God, I just, it hit me all over again while watching eps just how much I love this show and how much it feels like every episode was written for me, because it resonates with my mind in a way that very few shows do. It usually frustrates me that I can't enjoy the usual shows other people around me enjoy, sorta in the way that I'm frustrated that I can't think linearly very easily; which is to say that I figured out another way to go about it.
Hence fandom. Though even then, I kinda just drifted fandoms, mostly lurking and not sending feedback.
Until PotC. Until OUaTiM. Until Saiyuki.
(HP doesn't really count because I've never read any of the books.
Yes, I wrote fic based on the fanon alone. ::braces self for skewering::)
And it makes my head tilt because these fandoms not really similar and they span different genres and mediums. Or rather, maybe it's not because I have a Genre that I truly love. I love, really, the sort of a meta-genre, if it could be called a genre at all, of pastiche. It's a type of story within a genre that's both a tribute and a loving parody of the genre itself. (examples would be American Psycho for horror, PotC for pirate movies, Sin City for Film Noir, OUaTiM for spaghetti westerns, and Saiyuki for adventure sagas) I love love love homages that makes fun of itself, that has a sense of humor about itself, that undermines its own genre while at the same time celebrates it.
Pastiche is perhaps, in essence, the crack!fic of the genre. But let me pause here to define crack!fic as I think of it. Because crack!fic doesn't mean bad!fic to me; instead I think of it as good!fic with astonishing qualities. It's "I can't believe that just happened" and "I can't believe that worked". It's subversive and strange, strange because it shouldn't happen and subversive because it uses its own medium to comment on itself. My favorite type of crack!fic is consequently usually simultaneously meta!fic (which, come to think of it, explains RPAS), done with joy and love and insuppressable glee.
So perhaps it's not so surprising that I love SGA.
It is so much so true to its genre that it has, for lack of a better term, wiggle room. It's sorta like my liking slash because it's an exploration of relationships without the difficulties of power dynamics tied to gender, it's sorta like Republicans being able to critique Bush and being more easily believed because they're Republicans, it's sorta like in an experiment controlling the constants while swiveling only one variable.
I adore so much how SGA is a critique on sci-fi genre itself (sci-fi genre itself frequently being a critique on culture and society), while showing it so much love and empathy and fondness. It's a show that knows both it's roots and loves it and comments on it, from the Ancients in Aurora (who we are shown in that ep. is like Star Trek) to the variations of the Prime Directive (Sanctuary, End of Childhood) to the characters themselves. For instance Halling is like a physical comment on his character archetype (Wise Black/American-Indian Shaman), and Sheppard and Teyla are self-contained gender-fucks (see previous meta), and how they sometimes have a character play the part of Sceptical Audience when they do the especially cliched plotlines (like McKay in Sanctuary).

• [LISTED ENTRIES]
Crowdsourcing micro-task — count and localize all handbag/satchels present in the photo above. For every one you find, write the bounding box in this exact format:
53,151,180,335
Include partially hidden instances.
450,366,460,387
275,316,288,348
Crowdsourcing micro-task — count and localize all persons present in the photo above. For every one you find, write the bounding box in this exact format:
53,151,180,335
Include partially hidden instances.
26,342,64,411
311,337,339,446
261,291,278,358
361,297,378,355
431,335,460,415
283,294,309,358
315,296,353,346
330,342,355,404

• [ABOUT THIS TASK] Quote the fandom post word for word between "Until PotC. Until" and "self for skewering::)", inclusive. The records are separate material, apart from the text.

• [THE COMPLETED TASK]
Until PotC. Until OUaTiM. Until Saiyuki.
(HP doesn't really count because I've never read any of the books.
Yes, I wrote fic based on the fanon alone. ::braces self for skewering::)